Valley symmetry breaking and gap tuning in graphene by spin doping

TL;DR

This paper investigates how spin doping in graphene creates valley-specific gaps and enables independent tuning of electronic properties, leading to novel quantum Hall phenomena and distinctive optical conductivities.

Contribution

It introduces a model for graphene with spin textures that breaks valley symmetry and allows independent gap tuning, revealing new quantum Hall effects.

Findings

Valley symmetry is broken by spin doping creating tunable gaps.

Independent control of valley gaps leads to two Hall plateaux.

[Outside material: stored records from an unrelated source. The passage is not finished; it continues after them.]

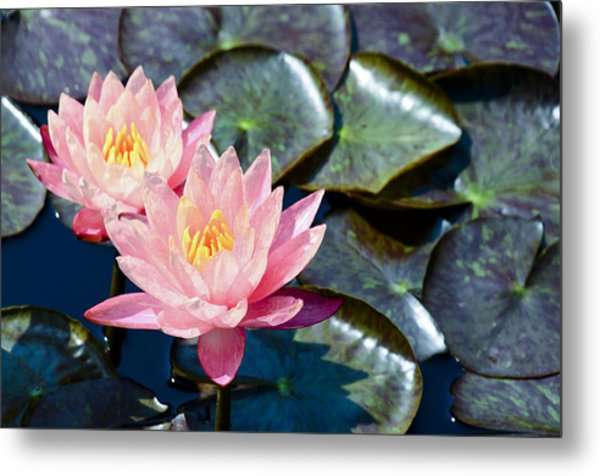 Two Pink Waterlilies Metal Print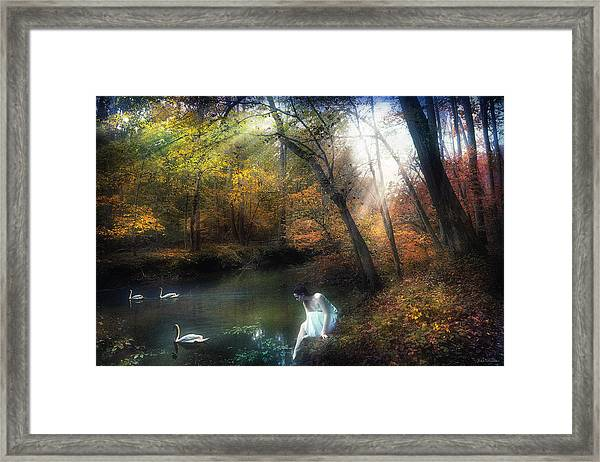Tranquil Place Framed Print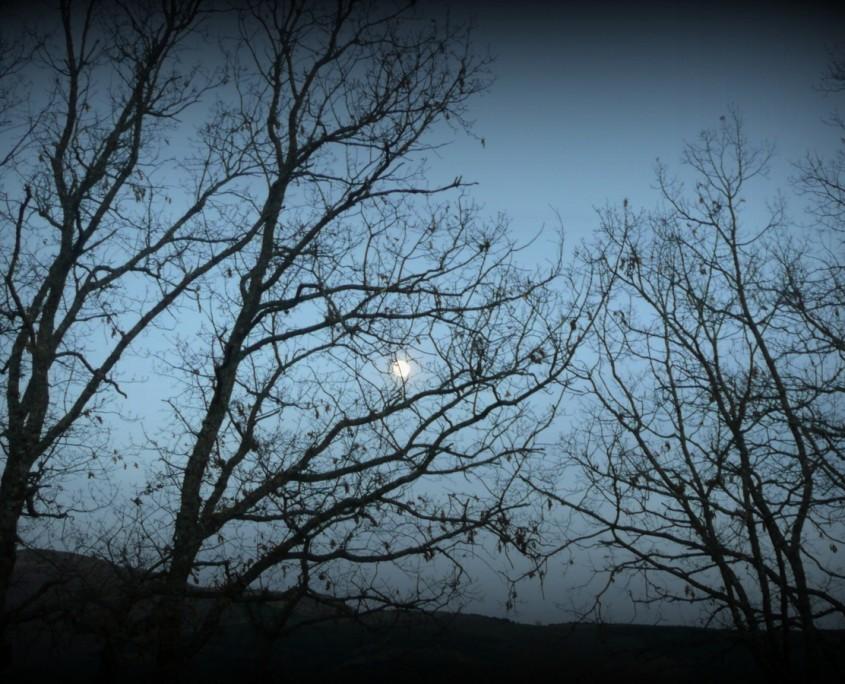 Cae la noche sobre la Tierra de Ayllón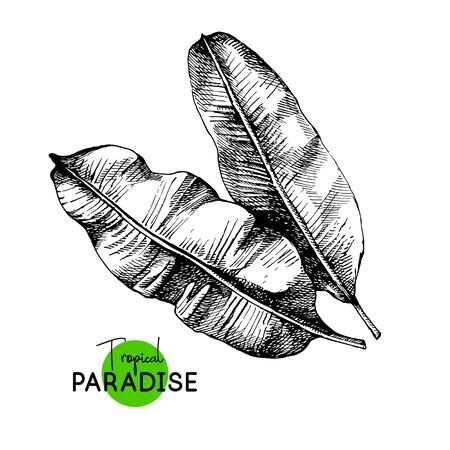 Hand drawn sketch tropical paradise plant banana palm leaf background. Black and white vector illustration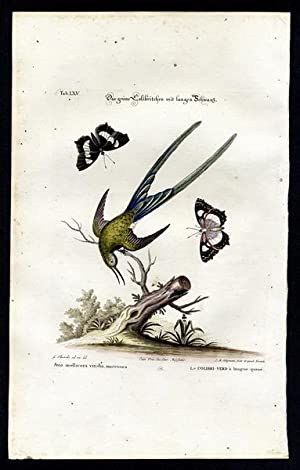 The Long Tailed Green Hummingbird [and a Butterfly]. - Das grüne Colibritchen mit langem Schwanz....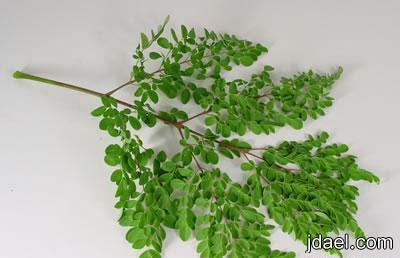فوائد عشبة غصن البان في ارتفاع الضغط وعلاج 300 مرض من عشبة المورينجا منتدى جدايل
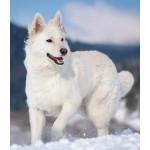 Белая швейцарская овчарка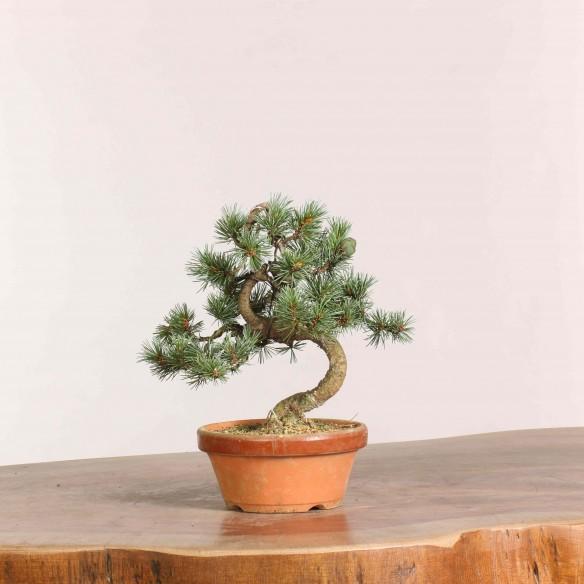 Pinus parviflora - B1061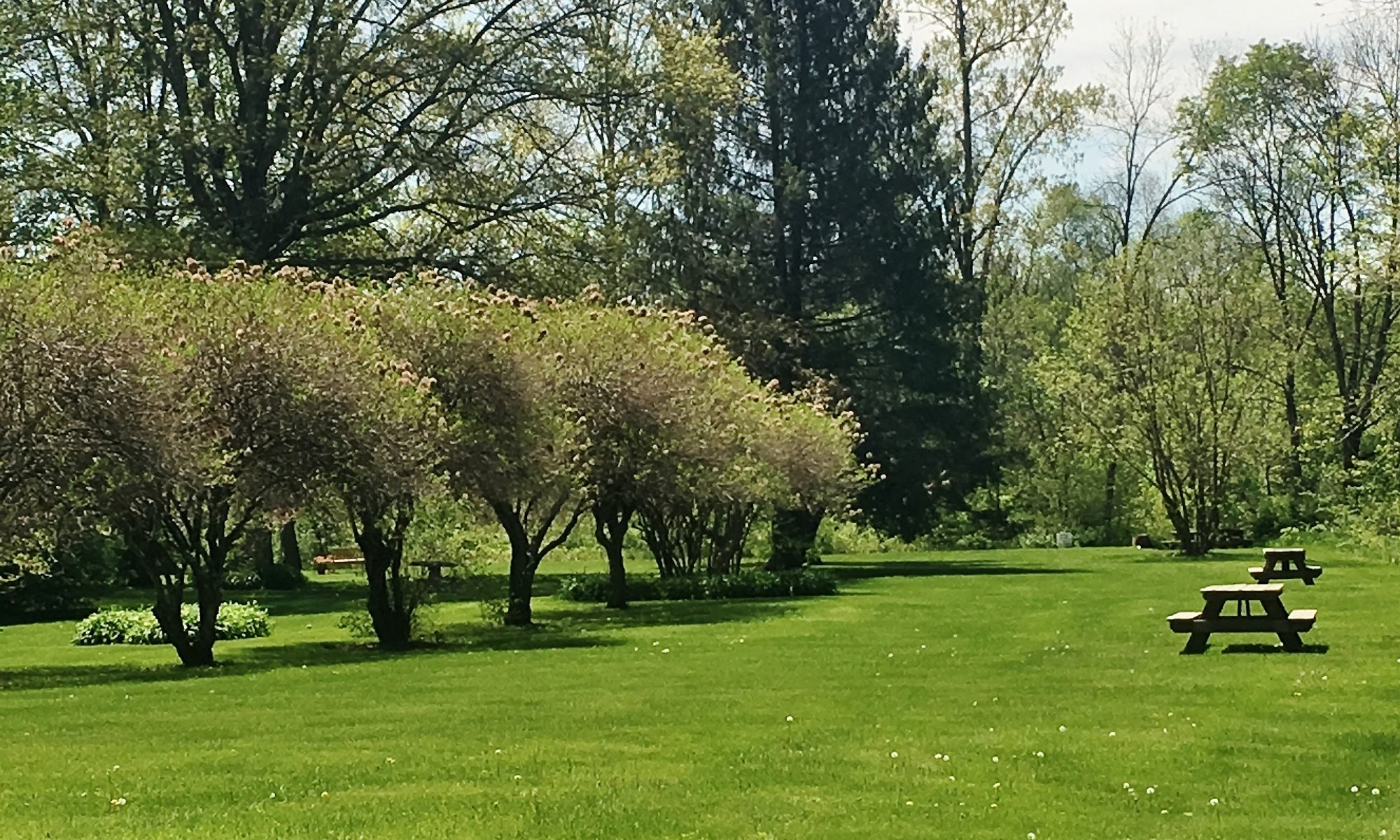 The Georgi Park Lawn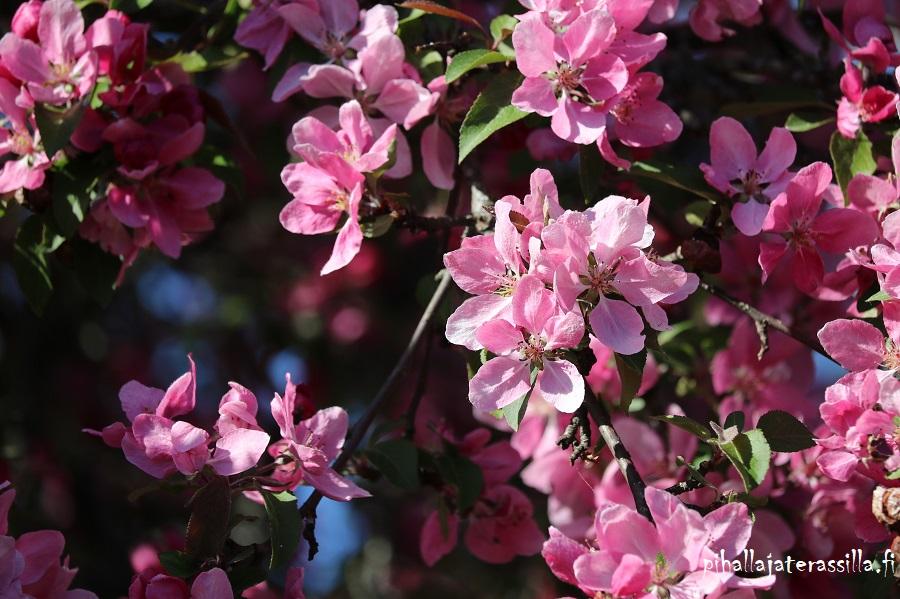 Vaaleanpunaiset kukkivat puut kuten kuvan vahvan vaaleanpunainen koristeomenapuu eli purppuraomenapuu kukat avonaisina.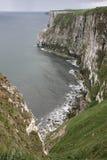 Bempton Cliffs, RSPB reserve. Yorkshire royalty free stock images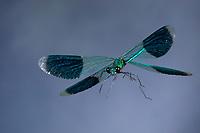 Gebänderte Prachtlibelle, Flug, fliegend, Prachtlibelle, Prachtlibellen, Pracht-Libelle, Männchen, Calopteryx splendens, Agrion splendens, banded blackwings, banded agrion, banded demoiselle, male, flight, flying, le caloptéryx éclatant, le caloptéryx splendide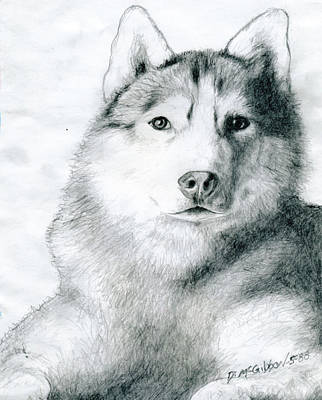 Drawing - Husky by Dan McGibbon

Logarithmic singularity in Hall conductivity at gap resonance.

Abstract

We study graphene with an adsorbed spin texture, where the localized spins create a periodic magnetic flux. The latter produces gaps in the graphene spectrum and breaks the valley symmetry. The resulting effective electronic model, which is similar to Haldane's periodic flux model, allows us to tune the gap of one valley independently from that of the other valley. This leads to the formation of two Hall plateaux and a quantum Hall transition. We discuss the density of states, optical longitudinal and Hall conductivities for nonzero frequencies and nonzero temperatures. A robust logarithmic singularity appears in the Hall conductivity when the frequency of the external field agrees with the width of the gap.